An anemic travelogue from a Slate contributor.
To counteract their ennui, Stevenson and his girlfriend decided to travel the globe without the use of air travel. The conceit begins auspiciously but descends quickly into superficiality. Early on, a thick Atlantic fog enshrouds the cargo freighter on which he’s billeted, leaving the author literally sense-deprived. This is boredom made manifest, but Stevenson deftly sketches a redolent scene of wet fog falling against his face and waves slapping the ship’s hull. One evocative sentence, well-timed and piercing, accomplishes what the book as a whole fails to—awakening an almost physical sense of wonder amid monotony.
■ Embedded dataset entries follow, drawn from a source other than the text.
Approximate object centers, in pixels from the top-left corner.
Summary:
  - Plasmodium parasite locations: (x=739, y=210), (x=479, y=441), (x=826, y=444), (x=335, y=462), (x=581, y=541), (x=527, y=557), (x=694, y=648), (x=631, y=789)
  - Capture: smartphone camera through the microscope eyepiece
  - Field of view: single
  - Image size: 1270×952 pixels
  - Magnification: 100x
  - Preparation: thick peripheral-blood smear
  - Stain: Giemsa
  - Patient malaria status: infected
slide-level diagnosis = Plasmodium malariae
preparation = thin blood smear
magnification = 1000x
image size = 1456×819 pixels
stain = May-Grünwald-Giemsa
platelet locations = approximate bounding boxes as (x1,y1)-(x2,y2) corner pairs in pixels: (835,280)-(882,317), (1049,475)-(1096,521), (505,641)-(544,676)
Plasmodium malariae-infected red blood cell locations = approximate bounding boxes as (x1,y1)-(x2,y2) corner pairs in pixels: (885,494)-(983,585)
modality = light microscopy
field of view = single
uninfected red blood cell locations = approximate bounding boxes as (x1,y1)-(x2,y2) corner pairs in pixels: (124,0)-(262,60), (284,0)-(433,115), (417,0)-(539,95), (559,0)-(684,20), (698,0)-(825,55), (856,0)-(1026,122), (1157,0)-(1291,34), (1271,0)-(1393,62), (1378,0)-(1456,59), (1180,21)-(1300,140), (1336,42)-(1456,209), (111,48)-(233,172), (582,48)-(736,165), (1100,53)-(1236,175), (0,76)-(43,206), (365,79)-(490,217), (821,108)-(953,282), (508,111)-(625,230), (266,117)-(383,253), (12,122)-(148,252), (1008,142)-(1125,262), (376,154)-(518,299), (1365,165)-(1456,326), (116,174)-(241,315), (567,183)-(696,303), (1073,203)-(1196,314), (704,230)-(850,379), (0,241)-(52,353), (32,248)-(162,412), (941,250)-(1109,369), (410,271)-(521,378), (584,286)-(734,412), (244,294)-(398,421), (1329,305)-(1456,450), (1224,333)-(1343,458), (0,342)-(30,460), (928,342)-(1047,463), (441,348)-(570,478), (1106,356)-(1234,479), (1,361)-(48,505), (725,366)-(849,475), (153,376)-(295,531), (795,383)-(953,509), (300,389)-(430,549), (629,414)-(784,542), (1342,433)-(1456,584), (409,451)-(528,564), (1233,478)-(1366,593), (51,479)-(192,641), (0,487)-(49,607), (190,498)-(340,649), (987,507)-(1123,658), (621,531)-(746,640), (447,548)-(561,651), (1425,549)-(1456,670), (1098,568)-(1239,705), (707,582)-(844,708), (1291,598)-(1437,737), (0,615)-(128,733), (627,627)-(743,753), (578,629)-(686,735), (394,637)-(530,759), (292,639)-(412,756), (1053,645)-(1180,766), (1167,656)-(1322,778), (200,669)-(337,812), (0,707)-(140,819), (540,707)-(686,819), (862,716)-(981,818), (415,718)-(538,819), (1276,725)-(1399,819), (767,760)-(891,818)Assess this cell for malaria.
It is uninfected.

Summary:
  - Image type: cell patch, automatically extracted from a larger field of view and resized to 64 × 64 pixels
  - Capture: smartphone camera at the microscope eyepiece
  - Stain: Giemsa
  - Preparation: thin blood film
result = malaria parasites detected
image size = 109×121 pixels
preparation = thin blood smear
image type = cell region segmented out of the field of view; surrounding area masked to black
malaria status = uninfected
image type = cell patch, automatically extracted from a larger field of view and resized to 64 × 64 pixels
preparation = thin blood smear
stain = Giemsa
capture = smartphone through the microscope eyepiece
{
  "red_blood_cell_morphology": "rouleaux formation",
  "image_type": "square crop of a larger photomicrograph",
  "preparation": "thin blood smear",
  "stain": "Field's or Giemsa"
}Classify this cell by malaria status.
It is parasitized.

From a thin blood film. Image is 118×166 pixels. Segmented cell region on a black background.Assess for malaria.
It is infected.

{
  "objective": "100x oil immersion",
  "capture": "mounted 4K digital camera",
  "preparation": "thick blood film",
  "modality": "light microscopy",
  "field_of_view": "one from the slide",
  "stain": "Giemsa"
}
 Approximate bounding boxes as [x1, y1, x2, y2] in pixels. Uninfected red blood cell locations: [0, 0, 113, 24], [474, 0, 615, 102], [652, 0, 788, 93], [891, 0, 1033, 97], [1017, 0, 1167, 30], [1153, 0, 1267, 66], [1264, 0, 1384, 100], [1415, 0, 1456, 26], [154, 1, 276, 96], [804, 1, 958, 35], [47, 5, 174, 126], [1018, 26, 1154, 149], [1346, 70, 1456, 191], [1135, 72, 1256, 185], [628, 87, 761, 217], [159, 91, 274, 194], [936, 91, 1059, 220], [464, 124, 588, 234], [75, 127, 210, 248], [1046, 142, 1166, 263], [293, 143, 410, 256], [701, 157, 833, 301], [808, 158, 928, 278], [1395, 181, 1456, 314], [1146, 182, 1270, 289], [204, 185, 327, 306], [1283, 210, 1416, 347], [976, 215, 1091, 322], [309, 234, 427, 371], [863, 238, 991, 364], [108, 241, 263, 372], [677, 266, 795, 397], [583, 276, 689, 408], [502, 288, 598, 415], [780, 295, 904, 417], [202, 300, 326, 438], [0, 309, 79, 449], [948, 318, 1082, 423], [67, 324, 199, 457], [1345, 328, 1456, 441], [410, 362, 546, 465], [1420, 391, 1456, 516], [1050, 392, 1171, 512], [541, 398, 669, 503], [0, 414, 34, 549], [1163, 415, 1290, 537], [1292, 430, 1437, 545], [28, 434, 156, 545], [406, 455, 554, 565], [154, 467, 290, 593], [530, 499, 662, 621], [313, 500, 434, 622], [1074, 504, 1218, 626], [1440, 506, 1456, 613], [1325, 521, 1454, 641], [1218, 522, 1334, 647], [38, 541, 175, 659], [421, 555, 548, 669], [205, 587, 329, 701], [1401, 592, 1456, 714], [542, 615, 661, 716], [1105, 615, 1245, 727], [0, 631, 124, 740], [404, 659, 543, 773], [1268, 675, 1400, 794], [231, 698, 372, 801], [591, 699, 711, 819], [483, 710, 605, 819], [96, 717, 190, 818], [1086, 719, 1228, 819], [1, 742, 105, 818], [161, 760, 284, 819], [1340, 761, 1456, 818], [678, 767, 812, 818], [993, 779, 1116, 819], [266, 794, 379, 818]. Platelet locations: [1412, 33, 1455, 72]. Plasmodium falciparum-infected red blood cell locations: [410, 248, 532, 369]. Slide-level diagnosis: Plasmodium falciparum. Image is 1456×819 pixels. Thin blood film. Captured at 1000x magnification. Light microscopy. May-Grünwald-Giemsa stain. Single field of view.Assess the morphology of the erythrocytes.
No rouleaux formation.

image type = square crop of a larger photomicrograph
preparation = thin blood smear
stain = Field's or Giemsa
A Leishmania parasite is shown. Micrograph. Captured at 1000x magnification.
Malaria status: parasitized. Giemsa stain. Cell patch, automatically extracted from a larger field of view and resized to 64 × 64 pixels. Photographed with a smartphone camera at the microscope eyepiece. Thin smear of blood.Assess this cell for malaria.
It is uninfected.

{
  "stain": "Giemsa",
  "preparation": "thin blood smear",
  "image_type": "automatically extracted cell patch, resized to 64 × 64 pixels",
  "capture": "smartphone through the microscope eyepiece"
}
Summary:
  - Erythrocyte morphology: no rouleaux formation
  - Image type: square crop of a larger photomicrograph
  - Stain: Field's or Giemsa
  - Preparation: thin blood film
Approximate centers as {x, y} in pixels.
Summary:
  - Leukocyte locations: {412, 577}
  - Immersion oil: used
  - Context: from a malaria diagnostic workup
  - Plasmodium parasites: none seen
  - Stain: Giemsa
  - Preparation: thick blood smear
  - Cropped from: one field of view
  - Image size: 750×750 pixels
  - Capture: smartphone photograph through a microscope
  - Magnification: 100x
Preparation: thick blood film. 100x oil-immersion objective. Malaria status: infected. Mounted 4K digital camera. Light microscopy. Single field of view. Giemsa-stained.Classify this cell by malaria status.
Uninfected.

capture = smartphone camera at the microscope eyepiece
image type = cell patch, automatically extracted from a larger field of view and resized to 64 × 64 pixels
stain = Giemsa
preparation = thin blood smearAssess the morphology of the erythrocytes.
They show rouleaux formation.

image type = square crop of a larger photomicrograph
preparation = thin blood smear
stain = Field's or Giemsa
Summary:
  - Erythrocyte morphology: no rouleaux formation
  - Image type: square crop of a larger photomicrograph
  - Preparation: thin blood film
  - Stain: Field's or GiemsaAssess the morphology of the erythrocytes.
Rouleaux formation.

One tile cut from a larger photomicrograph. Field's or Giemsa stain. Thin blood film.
The majority of the narrative reads like a glorified blog, characterized by thin characterizations, superficial observations and glib conclusions. Stevenson is an undisciplined tour guide, prone to snarky parenthetical jabs and unwilling to treat those he meets as fully formed individuals. English-speaking foreigners speak in a belittling dialect when the author bothers to record their dialogue—he eschews interviews for impressions—and even his girlfriend is underdeveloped. The author recounts a journey through a cartoon—bright, noisy and flat, with one flat image continually replaced by the next one. Washington, D.C., to Philadelphia to Antwerp to Tallinn to Fushiki to Beijing to Hanoi to Bangkok to Singapore to Brisbane to Los Angeles—small wonder that at the book’s conclusion, Stevenson is back where he began, in an apartment lease, back at the same bars and restaurants, stupefied by routine and comfort. He never really left.
A limitless world squeezed through a limited scope. Disappointing.